K’s Kitchen: Mandarins make the difference in salad
By Kathryn Reed
Sometimes it’s the simplest of suggestions – like a different green salad – that can change a whole meal.
My friend Sheri knew I was having some friends over and lasagna was on the menu. She suggested the salad below. It’s good to try new things. Seldom am I adventuresome with salads – I do the same old, same old.
Considering all that was being served was the lasagna, salad and bread (and wine of course) – changing the salad from my usual really did seem to change the whole meal.
With mandarins and tangerines such a good price because it’s their season, now is the time to make this salad.
Sheri uses roasted almonds in her salad. I had walnuts on hand, so I chopped those up. Obviously, this is a different flavor, but the point is a nut in a green salad can be yummy. It’s similar to the sunflower seed concept so many salad bars offer – a little salt and crunch.
The night friends were coming I used a spring mix of greens. Later I used fresh spinach. Both are tasty.
One thing to remember when using a dressing, pour it on at the last minute. And start off with less than you think you’ll need. A little goes a long ways. You don’t want soggy greens to be left on the plate.

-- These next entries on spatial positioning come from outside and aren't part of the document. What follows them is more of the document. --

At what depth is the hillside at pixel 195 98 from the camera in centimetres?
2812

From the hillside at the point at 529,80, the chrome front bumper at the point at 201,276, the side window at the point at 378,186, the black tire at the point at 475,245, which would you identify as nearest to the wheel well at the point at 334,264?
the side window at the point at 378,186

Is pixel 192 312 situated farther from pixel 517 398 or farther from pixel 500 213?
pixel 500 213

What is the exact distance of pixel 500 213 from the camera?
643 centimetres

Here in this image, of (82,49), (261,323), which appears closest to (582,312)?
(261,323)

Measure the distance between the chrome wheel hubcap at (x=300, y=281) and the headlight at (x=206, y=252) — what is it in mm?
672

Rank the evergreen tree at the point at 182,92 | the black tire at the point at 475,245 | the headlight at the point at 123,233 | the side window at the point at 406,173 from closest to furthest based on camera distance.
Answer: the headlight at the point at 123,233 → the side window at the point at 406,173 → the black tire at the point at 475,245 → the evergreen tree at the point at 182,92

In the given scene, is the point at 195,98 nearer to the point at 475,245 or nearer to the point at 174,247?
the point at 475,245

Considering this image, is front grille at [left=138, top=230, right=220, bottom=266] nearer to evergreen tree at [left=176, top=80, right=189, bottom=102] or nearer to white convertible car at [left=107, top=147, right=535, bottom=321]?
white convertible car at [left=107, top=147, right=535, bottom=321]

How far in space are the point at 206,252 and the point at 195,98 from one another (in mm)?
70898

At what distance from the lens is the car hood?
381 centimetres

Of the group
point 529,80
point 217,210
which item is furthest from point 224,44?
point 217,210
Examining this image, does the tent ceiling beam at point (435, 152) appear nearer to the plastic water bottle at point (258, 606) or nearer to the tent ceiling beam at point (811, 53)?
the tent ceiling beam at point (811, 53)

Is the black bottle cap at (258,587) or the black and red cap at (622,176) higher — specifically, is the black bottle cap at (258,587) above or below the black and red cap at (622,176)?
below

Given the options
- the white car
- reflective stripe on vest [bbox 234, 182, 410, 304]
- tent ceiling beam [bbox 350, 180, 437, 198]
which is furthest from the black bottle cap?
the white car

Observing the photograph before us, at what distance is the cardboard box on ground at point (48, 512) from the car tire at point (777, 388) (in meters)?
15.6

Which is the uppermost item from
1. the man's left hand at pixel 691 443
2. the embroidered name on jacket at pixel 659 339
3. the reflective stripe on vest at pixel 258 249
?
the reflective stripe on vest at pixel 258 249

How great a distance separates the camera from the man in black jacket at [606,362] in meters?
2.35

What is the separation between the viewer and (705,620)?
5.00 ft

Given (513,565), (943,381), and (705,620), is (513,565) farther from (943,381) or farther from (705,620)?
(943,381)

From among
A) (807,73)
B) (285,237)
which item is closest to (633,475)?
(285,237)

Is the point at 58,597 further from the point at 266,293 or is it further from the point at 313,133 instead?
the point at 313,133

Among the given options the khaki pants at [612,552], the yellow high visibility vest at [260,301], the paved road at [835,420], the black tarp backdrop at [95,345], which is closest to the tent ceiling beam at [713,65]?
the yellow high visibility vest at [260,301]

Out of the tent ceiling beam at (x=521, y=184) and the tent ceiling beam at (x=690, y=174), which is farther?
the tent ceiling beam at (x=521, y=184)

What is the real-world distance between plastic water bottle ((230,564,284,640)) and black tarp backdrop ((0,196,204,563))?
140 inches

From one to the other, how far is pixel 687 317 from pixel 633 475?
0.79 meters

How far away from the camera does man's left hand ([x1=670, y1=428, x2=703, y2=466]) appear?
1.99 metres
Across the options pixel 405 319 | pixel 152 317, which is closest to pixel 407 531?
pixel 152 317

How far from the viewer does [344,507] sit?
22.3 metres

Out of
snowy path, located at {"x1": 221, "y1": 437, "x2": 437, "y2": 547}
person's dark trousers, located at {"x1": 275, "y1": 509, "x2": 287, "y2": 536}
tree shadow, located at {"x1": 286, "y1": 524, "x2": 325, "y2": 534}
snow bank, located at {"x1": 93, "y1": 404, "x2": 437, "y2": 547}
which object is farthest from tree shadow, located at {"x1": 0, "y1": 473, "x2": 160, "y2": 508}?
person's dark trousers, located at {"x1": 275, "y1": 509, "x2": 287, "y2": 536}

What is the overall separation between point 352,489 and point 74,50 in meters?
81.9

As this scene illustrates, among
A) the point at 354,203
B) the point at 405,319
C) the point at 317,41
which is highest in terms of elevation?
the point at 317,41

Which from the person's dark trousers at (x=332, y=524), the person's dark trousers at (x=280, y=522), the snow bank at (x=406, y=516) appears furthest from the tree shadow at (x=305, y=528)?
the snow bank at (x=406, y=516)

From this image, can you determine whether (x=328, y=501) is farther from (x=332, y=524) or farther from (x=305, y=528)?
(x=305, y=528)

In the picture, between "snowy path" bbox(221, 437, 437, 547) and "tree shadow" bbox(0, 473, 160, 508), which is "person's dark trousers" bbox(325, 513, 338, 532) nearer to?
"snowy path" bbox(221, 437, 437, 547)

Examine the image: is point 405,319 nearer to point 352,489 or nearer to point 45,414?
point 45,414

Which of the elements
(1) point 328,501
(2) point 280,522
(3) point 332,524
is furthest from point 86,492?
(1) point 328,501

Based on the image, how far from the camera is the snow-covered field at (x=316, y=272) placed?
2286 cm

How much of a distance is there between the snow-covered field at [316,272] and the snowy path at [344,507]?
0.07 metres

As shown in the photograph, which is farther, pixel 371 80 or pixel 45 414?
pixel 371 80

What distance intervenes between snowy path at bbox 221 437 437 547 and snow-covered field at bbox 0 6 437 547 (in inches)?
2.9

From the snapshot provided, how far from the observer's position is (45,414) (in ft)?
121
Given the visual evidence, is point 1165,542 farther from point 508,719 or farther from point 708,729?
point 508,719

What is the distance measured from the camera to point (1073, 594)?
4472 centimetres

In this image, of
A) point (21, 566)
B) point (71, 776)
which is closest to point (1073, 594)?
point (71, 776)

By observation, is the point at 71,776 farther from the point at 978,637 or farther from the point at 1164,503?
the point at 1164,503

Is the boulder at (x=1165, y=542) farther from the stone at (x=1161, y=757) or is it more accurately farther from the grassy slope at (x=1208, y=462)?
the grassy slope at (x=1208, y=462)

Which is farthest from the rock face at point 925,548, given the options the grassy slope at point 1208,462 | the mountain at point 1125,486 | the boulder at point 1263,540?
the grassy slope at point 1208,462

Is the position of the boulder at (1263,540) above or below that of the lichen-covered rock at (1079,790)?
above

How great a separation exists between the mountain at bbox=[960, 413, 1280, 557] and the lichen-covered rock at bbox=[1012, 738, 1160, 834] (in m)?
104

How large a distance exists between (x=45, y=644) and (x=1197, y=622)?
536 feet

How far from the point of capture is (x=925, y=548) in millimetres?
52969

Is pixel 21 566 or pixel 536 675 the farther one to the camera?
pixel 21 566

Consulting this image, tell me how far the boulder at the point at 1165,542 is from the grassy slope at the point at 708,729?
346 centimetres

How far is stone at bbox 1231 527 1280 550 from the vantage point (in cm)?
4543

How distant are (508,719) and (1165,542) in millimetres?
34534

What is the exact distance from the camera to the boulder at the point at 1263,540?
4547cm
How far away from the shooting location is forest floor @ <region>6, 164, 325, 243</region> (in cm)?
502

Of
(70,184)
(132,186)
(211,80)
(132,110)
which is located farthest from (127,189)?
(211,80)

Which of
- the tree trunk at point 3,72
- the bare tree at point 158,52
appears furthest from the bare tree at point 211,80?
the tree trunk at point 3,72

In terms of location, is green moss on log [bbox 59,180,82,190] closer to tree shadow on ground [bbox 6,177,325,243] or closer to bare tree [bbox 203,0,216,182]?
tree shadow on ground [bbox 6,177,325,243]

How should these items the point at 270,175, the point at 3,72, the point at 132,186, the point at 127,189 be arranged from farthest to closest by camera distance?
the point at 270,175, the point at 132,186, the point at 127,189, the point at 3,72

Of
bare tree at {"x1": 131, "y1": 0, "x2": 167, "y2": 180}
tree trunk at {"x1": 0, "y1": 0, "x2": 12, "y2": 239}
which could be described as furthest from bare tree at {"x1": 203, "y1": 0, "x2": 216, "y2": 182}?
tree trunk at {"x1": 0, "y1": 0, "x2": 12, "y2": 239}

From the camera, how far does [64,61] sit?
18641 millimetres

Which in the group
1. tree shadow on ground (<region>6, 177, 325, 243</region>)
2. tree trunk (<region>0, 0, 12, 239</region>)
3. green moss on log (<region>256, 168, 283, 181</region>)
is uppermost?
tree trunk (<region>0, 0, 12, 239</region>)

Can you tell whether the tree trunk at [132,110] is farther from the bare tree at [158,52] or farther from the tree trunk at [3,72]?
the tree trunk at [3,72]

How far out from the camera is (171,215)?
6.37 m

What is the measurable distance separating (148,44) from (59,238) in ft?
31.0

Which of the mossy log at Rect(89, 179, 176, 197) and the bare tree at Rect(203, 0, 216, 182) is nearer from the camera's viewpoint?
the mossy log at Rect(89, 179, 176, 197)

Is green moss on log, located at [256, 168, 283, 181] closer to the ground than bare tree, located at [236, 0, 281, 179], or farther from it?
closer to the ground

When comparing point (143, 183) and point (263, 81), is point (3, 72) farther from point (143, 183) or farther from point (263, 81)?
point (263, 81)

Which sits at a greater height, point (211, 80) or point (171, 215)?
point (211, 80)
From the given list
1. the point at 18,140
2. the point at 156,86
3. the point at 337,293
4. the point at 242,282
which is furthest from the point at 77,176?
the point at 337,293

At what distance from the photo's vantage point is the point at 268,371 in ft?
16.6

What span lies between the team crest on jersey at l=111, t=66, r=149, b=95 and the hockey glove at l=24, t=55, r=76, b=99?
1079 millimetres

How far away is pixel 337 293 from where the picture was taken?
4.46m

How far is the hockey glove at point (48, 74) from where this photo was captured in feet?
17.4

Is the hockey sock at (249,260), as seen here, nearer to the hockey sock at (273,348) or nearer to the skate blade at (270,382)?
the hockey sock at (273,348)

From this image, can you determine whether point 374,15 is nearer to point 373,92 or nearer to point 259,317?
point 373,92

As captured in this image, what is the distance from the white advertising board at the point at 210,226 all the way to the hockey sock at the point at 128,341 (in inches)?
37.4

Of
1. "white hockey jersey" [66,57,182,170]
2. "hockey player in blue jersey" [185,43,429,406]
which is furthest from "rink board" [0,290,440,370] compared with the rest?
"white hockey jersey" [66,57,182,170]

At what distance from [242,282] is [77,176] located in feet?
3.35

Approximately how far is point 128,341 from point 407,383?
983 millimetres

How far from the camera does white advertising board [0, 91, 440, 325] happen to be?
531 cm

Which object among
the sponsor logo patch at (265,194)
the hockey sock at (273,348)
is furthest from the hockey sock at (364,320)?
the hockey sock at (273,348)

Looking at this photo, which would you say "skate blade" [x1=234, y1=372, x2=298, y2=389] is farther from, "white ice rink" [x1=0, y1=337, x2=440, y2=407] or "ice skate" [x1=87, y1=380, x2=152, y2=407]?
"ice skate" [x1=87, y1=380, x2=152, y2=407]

The quantity for each ingredient will depend on how many people you are serving. I think of a handful of lettuce as a serving. And don’t use iceberg – there is no nutritional value in it and it has no flavor.
Sheri’s Green Salad
Lettuce
Almond slices, roasted
Mandarins, peeled and pulled into individual pieces
Red onion, thinly sliced
Vinaigrette dressing
Put bite-size pieces of lettuce into large bowl. Add roasted almonds, onions and mandarins. Toss with dressing.